Chapter 6 Week 6 Lab

Homework for Next Week

Fill in your strain’s labwork details on the google sheet.

Submit the single ppt/pptx slide (and audio file, if desired) for use in Tuesday’s lecture (due on Canvas by Monday, May 11th at 10:59pm).

Complete your initial proposal and submit on Canvas (due on Canvas by Wednesday, May 13th at 10:59pm).

Make a post on the Week 6 Piazza discussion.

Learning Objectives

Code a sliding window analysis to look for regions in a contig with unusually high or low GC content.

Explore the RAST browser to look at particular gene subsystems and compare with related microbes.

Have a specific plan for turning your project idea into a proposal for next week.

6.0.0.1 For local (non RStudio Cloud) users

If you are using RStudio locally, you only need to make sure that the “strain1926.fasta” file stored in the “data” folder where your Lab 6 Rmd is stored. After that, the next line of code should run successfully.

s26 <- readDNAStringSet("data/strain1926.fasta")

6.0.1 Overview

Today we’ll get more concrete about the final project, doing some example evaluation of potential ideas and trying to form groups of students working on similar themes.
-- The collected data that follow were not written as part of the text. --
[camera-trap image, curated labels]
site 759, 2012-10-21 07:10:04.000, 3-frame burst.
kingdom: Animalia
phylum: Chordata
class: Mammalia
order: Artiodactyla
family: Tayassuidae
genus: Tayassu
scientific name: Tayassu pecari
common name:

But before we do that, we’ll show an example of a sliding window analysis, and do a quick exploration of RAST. In our case, we’ll use a sliding window approach to see how small scale variation in GC content along a contig might reveal interesting regions to investigate more. These might indicate genes that have arisen from horizontal gene transfer, or genes that have unique selection pressures due to the role they serve in the environment.

6.0.2 Week 5 Discussion – Figure of the Week details

Dr. Furrow will reveal a version of the Figure of the Week with more detailed axes and legend.

6.0.3 Themes and tools

We will overview a list of some of the key themes of the projects and some tools you might use to ask your questions.

6.0.4 Finding weird genomic regions using sliding window analyses

6.0.4.1 Reading overview

We will review the figure and discuss what they did, before jumping into it ourselves.

6.0.4.2 Live-coding the analysis as a class

Let’s use the example strain (1926), and perform a sliding window analysis on a single contig to figure out the mechanics of it. We’ll begin by loading the data.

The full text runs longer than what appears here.